AIM OF THE EXERCISE =>
Please write out only the lines from the one containing "Mensos Risma minta" through the last line of the listing. Do not include pictures.
═══ DATA PROVIDED
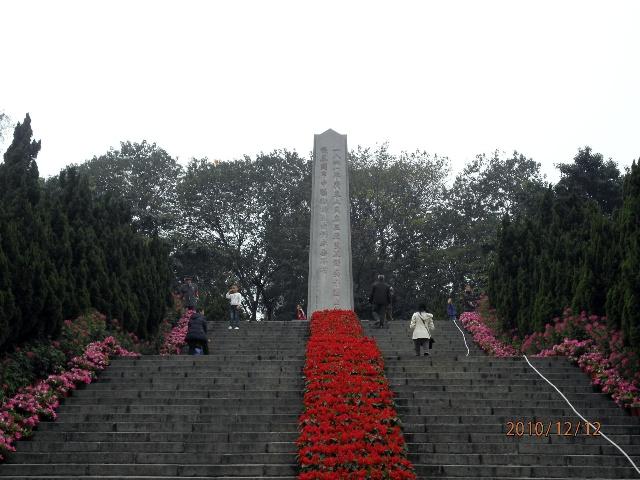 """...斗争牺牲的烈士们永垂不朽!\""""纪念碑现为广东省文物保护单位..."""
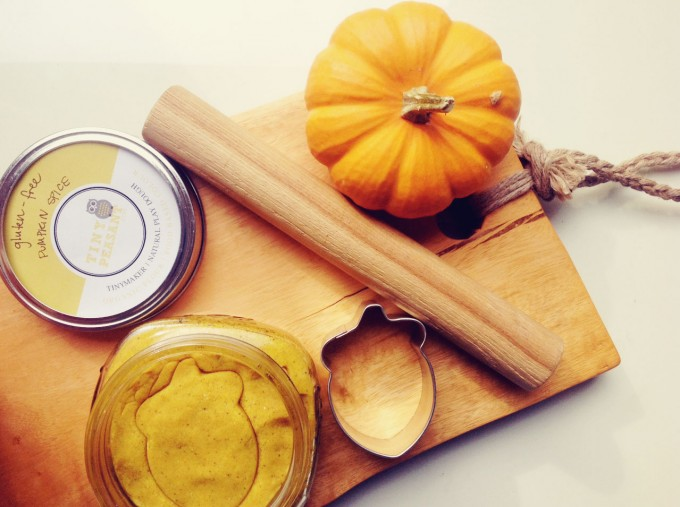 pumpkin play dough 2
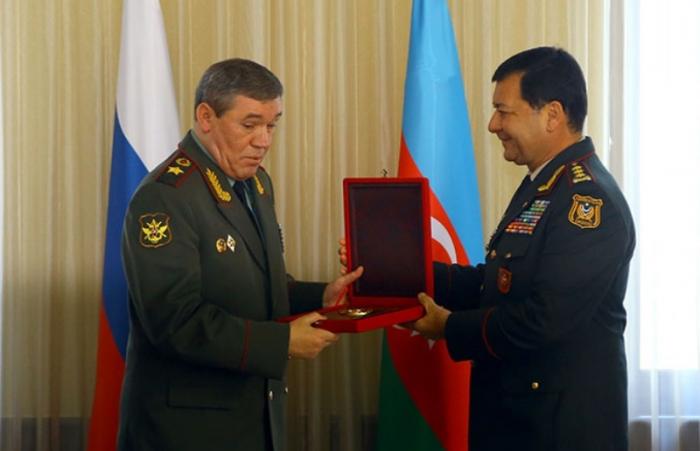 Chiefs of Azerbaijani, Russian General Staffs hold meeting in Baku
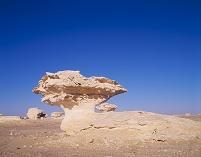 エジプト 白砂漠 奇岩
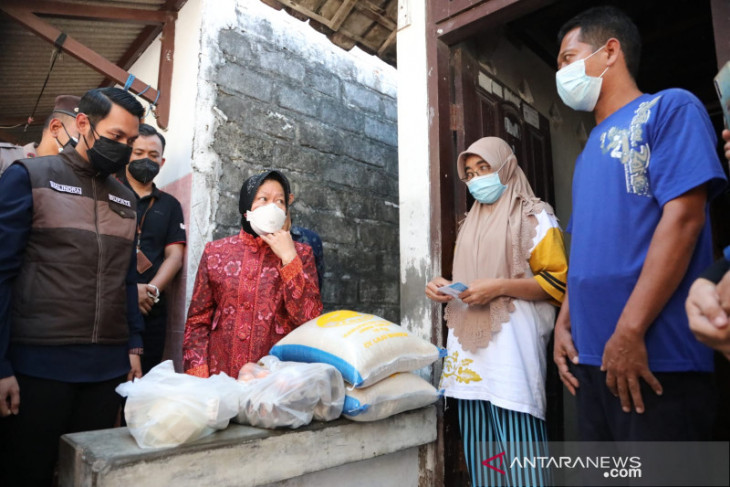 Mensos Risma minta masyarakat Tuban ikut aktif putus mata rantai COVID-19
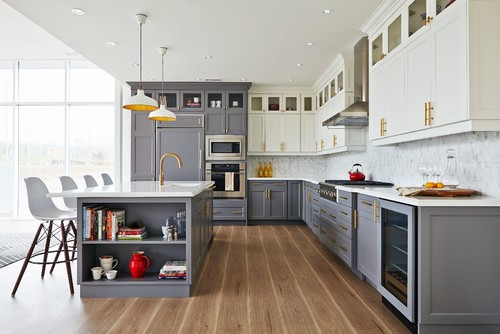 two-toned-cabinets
══════
SOLVED PROBLEM =>
 Mensos Risma minta masyarakat Tuban ikut aktif putus mata rantai COVID-19
 two-toned-cabinets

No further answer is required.